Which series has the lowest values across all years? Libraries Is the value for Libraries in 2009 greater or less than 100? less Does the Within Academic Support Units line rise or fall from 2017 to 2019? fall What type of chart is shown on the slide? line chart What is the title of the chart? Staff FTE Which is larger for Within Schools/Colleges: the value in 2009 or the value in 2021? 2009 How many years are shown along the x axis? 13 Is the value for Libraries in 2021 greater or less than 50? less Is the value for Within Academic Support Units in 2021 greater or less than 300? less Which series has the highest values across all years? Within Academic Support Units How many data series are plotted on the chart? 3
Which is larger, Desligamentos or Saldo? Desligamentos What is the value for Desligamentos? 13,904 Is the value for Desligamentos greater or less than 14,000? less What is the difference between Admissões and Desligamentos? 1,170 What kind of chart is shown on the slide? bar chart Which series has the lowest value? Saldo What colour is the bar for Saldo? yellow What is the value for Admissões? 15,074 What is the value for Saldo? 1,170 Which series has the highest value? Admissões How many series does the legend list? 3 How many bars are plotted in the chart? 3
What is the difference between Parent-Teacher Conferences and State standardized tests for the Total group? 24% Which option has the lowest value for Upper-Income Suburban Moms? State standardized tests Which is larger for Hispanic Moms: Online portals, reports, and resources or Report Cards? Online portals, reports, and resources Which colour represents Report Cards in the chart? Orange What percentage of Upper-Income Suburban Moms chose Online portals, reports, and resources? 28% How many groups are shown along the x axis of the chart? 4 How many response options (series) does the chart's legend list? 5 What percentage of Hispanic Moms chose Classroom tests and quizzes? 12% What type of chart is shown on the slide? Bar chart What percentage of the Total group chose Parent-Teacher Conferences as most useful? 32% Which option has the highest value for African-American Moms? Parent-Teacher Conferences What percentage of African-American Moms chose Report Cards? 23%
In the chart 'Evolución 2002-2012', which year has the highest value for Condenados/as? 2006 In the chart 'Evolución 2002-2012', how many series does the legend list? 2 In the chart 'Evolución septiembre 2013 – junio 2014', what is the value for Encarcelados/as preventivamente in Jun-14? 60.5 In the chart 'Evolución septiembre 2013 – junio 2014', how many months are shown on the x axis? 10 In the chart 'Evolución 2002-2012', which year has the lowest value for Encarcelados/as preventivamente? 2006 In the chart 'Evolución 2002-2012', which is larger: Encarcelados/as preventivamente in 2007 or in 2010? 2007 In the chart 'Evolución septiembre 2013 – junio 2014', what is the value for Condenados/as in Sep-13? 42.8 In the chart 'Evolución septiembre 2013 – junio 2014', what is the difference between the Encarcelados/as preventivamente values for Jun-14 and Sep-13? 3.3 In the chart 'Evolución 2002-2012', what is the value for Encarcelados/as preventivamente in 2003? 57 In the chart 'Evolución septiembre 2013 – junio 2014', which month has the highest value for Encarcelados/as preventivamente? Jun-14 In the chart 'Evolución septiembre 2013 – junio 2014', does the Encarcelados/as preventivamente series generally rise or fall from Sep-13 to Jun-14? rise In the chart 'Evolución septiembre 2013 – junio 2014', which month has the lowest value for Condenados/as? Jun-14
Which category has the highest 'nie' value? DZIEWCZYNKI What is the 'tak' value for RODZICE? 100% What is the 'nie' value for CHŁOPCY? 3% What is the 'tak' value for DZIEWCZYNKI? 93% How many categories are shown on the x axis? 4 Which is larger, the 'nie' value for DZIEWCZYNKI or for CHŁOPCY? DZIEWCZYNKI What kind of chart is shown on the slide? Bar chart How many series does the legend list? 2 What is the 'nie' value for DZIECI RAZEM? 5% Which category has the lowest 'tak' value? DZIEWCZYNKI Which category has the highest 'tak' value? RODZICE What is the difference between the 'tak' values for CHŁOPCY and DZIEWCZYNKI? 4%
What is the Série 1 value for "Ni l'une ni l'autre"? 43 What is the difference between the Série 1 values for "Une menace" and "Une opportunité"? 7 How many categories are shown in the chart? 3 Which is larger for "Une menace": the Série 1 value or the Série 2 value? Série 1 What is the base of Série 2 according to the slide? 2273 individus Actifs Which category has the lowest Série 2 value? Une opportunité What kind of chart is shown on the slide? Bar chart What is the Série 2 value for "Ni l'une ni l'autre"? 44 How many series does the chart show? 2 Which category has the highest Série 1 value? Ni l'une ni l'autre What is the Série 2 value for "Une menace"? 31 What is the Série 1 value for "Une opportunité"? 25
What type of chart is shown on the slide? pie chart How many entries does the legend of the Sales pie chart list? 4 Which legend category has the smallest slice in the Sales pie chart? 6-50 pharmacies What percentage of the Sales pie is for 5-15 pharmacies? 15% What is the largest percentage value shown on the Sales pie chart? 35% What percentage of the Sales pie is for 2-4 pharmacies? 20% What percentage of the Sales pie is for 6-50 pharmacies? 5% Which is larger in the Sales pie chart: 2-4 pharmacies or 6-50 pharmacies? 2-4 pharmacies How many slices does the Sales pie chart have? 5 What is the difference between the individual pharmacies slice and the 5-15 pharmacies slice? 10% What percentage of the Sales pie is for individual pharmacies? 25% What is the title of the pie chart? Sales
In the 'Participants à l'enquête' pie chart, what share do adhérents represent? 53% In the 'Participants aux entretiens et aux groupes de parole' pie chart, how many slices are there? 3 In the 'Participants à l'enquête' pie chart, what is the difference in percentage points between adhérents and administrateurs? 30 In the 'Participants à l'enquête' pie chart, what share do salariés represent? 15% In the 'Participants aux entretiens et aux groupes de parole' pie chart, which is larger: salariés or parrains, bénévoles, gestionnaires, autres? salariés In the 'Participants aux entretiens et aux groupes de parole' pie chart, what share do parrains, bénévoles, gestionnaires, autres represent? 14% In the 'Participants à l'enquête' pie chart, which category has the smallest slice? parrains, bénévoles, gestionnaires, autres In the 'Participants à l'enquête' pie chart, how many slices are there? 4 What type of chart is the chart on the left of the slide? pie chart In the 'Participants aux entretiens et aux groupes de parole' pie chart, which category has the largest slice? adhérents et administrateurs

───

* Required work *
Could you quote all of the records above word for word?

* Answer section *
Which series has the lowest values across all years? Libraries Is the value for Libraries in 2009 greater or less than 100? less Does the Within Academic Support Units line rise or fall from 2017 to 2019? fall What type of chart is shown on the slide? line chart What is the title of the chart? Staff FTE Which is larger for Within Schools/Colleges: the value in 2009 or the value in 2021? 2009 How many years are shown along the x axis? 13 Is the value for Libraries in 2021 greater or less than 50? less Is the value for Within Academic Support Units in 2021 greater or less than 300? less Which series has the highest values across all years? Within Academic Support Units How many data series are plotted on the chart? 3
Which is larger, Desligamentos or Saldo? Desligamentos What is the value for Desligamentos? 13,904 Is the value for Desligamentos greater or less than 14,000? less What is the difference between Admissões and Desligamentos? 1,170 What kind of chart is shown on the slide? bar chart Which series has the lowest value? Saldo What colour is the bar for Saldo? yellow What is the value for Admissões? 15,074 What is the value for Saldo? 1,170 Which series has the highest value? Admissões How many series does the legend list? 3 How many bars are plotted in the chart? 3
What is the difference between Parent-Teacher Conferences and State standardized tests for the Total group? 24% Which option has the lowest value for Upper-Income Suburban Moms? State standardized tests Which is larger for Hispanic Moms: Online portals, reports, and resources or Report Cards? Online portals, reports, and resources Which colour represents Report Cards in the chart? Orange What percentage of Upper-Income Suburban Moms chose Online portals, reports, and resources? 28% How many groups are shown along the x axis of the chart? 4 How many response options (series) does the chart's legend list? 5 What percentage of Hispanic Moms chose Classroom tests and quizzes? 12% What type of chart is shown on the slide? Bar chart What percentage of the Total group chose Parent-Teacher Conferences as most useful? 32% Which option has the highest value for African-American Moms? Parent-Teacher Conferences What percentage of African-American Moms chose Report Cards? 23%
In the chart 'Evolución 2002-2012', which year has the highest value for Condenados/as? 2006 In the chart 'Evolución 2002-2012', how many series does the legend list? 2 In the chart 'Evolución septiembre 2013 – junio 2014', what is the value for Encarcelados/as preventivamente in Jun-14? 60.5 In the chart 'Evolución septiembre 2013 – junio 2014', how many months are shown on the x axis? 10 In the chart 'Evolución 2002-2012', which year has the lowest value for Encarcelados/as preventivamente? 2006 In the chart 'Evolución 2002-2012', which is larger: Encarcelados/as preventivamente in 2007 or in 2010? 2007 In the chart 'Evolución septiembre 2013 – junio 2014', what is the value for Condenados/as in Sep-13? 42.8 In the chart 'Evolución septiembre 2013 – junio 2014', what is the difference between the Encarcelados/as preventivamente values for Jun-14 and Sep-13? 3.3 In the chart 'Evolución 2002-2012', what is the value for Encarcelados/as preventivamente in 2003? 57 In the chart 'Evolución septiembre 2013 – junio 2014', which month has the highest value for Encarcelados/as preventivamente? Jun-14 In the chart 'Evolución septiembre 2013 – junio 2014', does the Encarcelados/as preventivamente series generally rise or fall from Sep-13 to Jun-14? rise In the chart 'Evolución septiembre 2013 – junio 2014', which month has the lowest value for Condenados/as? Jun-14
Which category has the highest 'nie' value? DZIEWCZYNKI What is the 'tak' value for RODZICE? 100% What is the 'nie' value for CHŁOPCY? 3% What is the 'tak' value for DZIEWCZYNKI? 93% How many categories are shown on the x axis? 4 Which is larger, the 'nie' value for DZIEWCZYNKI or for CHŁOPCY? DZIEWCZYNKI What kind of chart is shown on the slide? Bar chart How many series does the legend list? 2 What is the 'nie' value for DZIECI RAZEM? 5% Which category has the lowest 'tak' value? DZIEWCZYNKI Which category has the highest 'tak' value? RODZICE What is the difference between the 'tak' values for CHŁOPCY and DZIEWCZYNKI? 4%
What is the Série 1 value for "Ni l'une ni l'autre"? 43 What is the difference between the Série 1 values for "Une menace" and "Une opportunité"? 7 How many categories are shown in the chart? 3 Which is larger for "Une menace": the Série 1 value or the Série 2 value? Série 1 What is the base of Série 2 according to the slide? 2273 individus Actifs Which category has the lowest Série 2 value? Une opportunité What kind of chart is shown on the slide? Bar chart What is the Série 2 value for "Ni l'une ni l'autre"? 44 How many series does the chart show? 2 Which category has the highest Série 1 value? Ni l'une ni l'autre What is the Série 2 value for "Une menace"? 31 What is the Série 1 value for "Une opportunité"? 25
What type of chart is shown on the slide? pie chart How many entries does the legend of the Sales pie chart list? 4 Which legend category has the smallest slice in the Sales pie chart? 6-50 pharmacies What percentage of the Sales pie is for 5-15 pharmacies? 15% What is the largest percentage value shown on the Sales pie chart? 35% What percentage of the Sales pie is for 2-4 pharmacies? 20% What percentage of the Sales pie is for 6-50 pharmacies? 5% Which is larger in the Sales pie chart: 2-4 pharmacies or 6-50 pharmacies? 2-4 pharmacies How many slices does the Sales pie chart have? 5 What is the difference between the individual pharmacies slice and the 5-15 pharmacies slice? 10% What percentage of the Sales pie is for individual pharmacies? 25% What is the title of the pie chart? Sales
In the 'Participants à l'enquête' pie chart, what share do adhérents represent? 53% In the 'Participants aux entretiens et aux groupes de parole' pie chart, how many slices are there? 3 In the 'Participants à l'enquête' pie chart, what is the difference in percentage points between adhérents and administrateurs? 30 In the 'Participants à l'enquête' pie chart, what share do salariés represent? 15% In the 'Participants aux entretiens et aux groupes de parole' pie chart, which is larger: salariés or parrains, bénévoles, gestionnaires, autres? salariés In the 'Participants aux entretiens et aux groupes de parole' pie chart, what share do parrains, bénévoles, gestionnaires, autres represent? 14% In the 'Participants à l'enquête' pie chart, which category has the smallest slice? parrains, bénévoles, gestionnaires, autres In the 'Participants à l'enquête' pie chart, how many slices are there? 4 What type of chart is the chart on the left of the slide? pie chart In the 'Participants aux entretiens et aux groupes de parole' pie chart, which category has the largest slice? adhérents et administrateurs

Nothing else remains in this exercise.